• **SELECTED EXCERPT**
------

The paper also benefited from the government deregulation of the telecommunications industry in the late 1980s, which, among other inadvertent side effects, spurred the development of the telephone sex industry—the ubiquitous 900 sex numbers of the era. The back pages of many lifestyle publications—including Windy City Times—were flooded with full-page come-hither ads for those services. “It was like money that dropped out of the sky,” says the ad salesman Steve Alter. “Suddenly what was a $300,000- or $400,000-a-year paper became an $800,000-a-year paper.”

McCourt also enjoyed a good fight. When Tracy Baim left to found her own publication, Outlines, five months after Bob Bearden’s death, she touched off what will probably go down in history as Chicago’s last great newspaper war.

“I don’t know how we survived,” she says. “It was only the worst of times, never the best of times. He played the gender card expertly, telling advertisers I was doing a women’s publication, which wasn’t true, but it still hurt us because, back then, lesbians were not considered an attractive demographic. There were all kinds of dirty tricks relating to ad rates and circulation figures. He was ruthless.”

“He was an enfant terrible, an impossible child,” says Alter. “Everything was organized around his own monumental ego, and it was hard for him to understand that you had a separate existence outside of his sphere.”

The increased revenue also allowed McCourt to implement what may have been his most radical innovation of all—hiring first-rate writers and editors and paying them accordingly. “When I started in 1991,” says Louis Weisberg, the paper’s editor for five years in the 1990s, “I was making $30,000 a year, which, when you consider that this was a community paper with a circulation of about 18,000, was a lot.” Over the years, the paper would prove to be the launching pad for a number of people who subsequently went on to have solid careers in journalism and publishing. “He hired very well,” says Baim.

------

• **ACTIVITY A**
Could you repeat the Windy City Times passage word for word, starting with "McCourt also enjoyed" and going on through "great newspaper war."?
• **ACTIVITY B**
Would you carry on with the Windy City Times passage from the point where it stops?

• **GIVEN RECORDS**
------

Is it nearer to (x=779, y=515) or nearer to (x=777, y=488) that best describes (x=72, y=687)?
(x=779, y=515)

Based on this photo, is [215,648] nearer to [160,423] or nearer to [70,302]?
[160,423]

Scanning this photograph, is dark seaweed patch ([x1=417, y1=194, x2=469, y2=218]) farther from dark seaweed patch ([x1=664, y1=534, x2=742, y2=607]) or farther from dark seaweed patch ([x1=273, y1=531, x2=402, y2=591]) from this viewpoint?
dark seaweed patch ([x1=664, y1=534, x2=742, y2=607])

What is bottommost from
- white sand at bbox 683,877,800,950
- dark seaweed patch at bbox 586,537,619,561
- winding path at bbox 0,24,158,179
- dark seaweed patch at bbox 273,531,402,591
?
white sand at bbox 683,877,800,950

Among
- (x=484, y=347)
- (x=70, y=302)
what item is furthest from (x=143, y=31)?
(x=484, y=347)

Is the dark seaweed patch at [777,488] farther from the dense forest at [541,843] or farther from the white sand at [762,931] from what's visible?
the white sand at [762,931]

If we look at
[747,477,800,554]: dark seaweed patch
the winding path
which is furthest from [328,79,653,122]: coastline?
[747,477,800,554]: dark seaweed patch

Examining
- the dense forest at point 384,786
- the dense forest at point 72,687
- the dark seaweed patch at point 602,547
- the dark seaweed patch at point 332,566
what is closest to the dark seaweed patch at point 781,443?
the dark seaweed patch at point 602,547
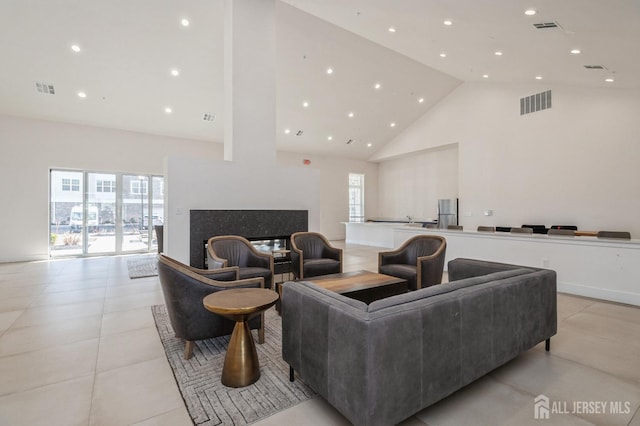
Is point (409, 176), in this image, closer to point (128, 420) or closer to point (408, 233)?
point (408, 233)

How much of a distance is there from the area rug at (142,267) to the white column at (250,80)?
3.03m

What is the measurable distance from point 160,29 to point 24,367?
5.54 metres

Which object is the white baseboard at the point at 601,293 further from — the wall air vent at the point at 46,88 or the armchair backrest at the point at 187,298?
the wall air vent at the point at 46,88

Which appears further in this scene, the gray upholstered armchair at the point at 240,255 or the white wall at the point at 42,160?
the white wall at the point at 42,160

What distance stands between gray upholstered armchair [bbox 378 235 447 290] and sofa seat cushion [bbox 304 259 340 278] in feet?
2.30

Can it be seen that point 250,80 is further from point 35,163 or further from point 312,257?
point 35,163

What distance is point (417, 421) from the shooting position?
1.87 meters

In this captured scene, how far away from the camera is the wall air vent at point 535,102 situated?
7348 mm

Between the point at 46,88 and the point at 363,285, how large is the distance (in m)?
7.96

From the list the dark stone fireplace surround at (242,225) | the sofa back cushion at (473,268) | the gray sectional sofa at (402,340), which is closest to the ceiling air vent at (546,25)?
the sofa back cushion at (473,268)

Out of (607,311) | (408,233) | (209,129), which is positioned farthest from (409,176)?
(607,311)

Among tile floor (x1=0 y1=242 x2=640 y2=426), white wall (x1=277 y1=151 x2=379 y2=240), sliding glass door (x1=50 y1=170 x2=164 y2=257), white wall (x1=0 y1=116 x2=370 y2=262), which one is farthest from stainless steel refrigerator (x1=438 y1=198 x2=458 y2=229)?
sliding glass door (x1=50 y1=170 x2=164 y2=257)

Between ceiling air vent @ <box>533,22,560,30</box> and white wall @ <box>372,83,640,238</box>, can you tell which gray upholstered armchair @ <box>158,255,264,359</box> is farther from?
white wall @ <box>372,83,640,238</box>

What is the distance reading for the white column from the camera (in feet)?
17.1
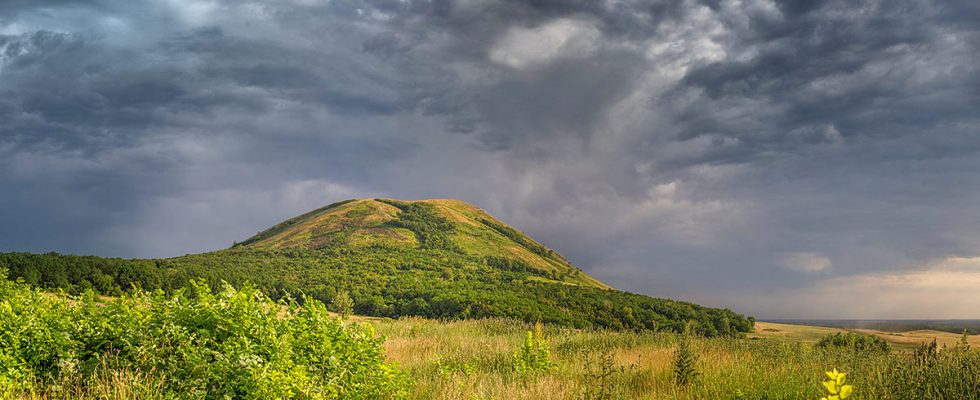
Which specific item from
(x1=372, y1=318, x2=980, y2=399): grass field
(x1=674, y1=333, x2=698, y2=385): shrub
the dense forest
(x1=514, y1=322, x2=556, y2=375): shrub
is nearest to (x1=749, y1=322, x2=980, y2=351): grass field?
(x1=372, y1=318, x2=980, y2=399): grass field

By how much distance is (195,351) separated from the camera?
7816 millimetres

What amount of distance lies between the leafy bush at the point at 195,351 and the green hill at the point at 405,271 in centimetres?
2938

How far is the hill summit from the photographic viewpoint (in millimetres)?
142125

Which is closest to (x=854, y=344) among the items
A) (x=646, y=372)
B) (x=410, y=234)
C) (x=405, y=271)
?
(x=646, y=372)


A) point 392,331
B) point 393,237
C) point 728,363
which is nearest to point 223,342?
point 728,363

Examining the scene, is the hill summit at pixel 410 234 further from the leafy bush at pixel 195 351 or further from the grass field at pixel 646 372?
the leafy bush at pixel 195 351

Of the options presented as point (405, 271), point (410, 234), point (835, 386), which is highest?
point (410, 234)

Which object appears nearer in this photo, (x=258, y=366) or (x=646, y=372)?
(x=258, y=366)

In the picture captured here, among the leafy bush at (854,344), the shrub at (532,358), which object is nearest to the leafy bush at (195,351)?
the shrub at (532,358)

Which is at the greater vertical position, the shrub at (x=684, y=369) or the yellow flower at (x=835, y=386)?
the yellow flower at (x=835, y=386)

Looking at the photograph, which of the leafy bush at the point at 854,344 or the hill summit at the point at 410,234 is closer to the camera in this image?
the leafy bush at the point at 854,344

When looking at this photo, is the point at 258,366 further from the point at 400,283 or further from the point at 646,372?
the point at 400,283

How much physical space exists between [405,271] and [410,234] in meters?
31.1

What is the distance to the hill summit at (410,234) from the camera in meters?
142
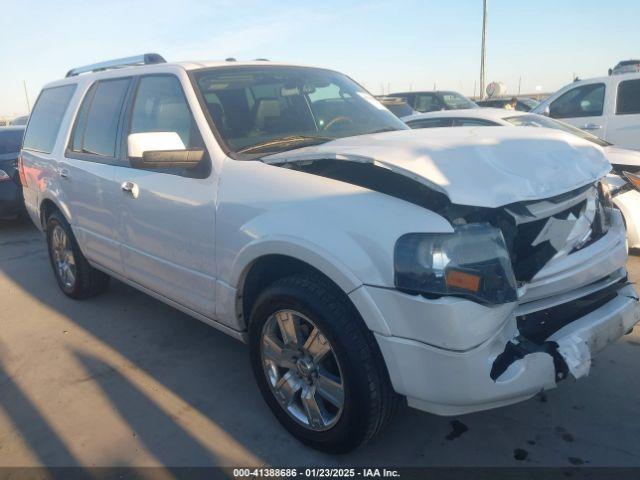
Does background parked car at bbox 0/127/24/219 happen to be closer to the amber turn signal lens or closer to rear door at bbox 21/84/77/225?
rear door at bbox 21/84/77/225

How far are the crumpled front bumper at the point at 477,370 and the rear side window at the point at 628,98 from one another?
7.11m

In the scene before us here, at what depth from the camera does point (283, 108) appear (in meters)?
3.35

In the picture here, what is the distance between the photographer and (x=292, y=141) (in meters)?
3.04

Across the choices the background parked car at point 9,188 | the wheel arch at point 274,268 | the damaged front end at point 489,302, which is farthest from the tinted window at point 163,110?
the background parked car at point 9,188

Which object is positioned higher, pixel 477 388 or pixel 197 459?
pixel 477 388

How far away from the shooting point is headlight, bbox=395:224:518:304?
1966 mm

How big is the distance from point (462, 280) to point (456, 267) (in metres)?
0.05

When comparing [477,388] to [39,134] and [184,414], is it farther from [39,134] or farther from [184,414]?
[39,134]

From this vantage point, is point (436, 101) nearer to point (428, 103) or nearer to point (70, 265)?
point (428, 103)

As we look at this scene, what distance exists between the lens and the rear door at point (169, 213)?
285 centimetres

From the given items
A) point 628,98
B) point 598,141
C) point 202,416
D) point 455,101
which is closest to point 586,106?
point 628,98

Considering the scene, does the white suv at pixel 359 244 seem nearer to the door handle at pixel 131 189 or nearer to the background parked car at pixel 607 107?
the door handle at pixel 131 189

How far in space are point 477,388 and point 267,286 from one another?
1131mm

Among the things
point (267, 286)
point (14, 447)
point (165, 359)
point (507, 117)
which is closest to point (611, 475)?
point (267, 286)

------

• **TASK OUTPUT A**
McCourt also enjoyed a good fight. When Tracy Baim left to found her own publication, Outlines, five months after Bob Bearden’s death, she touched off what will probably go down in history as Chicago’s last great newspaper war.

• **TASK OUTPUT B**
In general, he went with his gut. For instance, Schoofs was a 25-year-old philosophy major from California who had published a few articles in gay newspapers on the West Coast when he contacted McCourt about whether the paper would be interested in running a report from a gay conference Schoofs was planning to attend.

“He called me up and said, ‘Yes, we’d like to run this—and by the way, would you like to apply to be editor of the paper?’ I thought this was completely absurd and told him no. Then I thought about it for a few days and called him back and said let’s talk about it. He flew me out to Chicago and I interviewed and he hired me.”

In addition to the already-noted writers and editors, figures as diverse as Studs Terkel, the novelist Achy Obejas, the columnist Jon-Henri Damski, and the filmmaker Maria Maggenti all contributed to the paper in its heyday. If McCourt had no problem attracting top talent, however, retaining it was another story. Four years seems to have been the limit for most people. Some left for better jobs, but most simply were burned out from dealing with a person who—for all of his intelligence and drive—seemed at times completely oblivious of the impact of his actions on people. 

“He was an enfant terrible, an impossible child,” says Alter. “You couldn’t sit with him for any length of time because he didn’t know how to stop talking and pontificating. It was a maddening dynamic. He read people with great sensitivity and accuracy, but he didn’t really have a clue how to connect with them emotionally. It almost seemed like he lacked some kind of gene that way. Everything was organized around his own monumental ego, and it was hard for him to understand that you had a separate existence outside of his sphere. There was an infantilism about it.”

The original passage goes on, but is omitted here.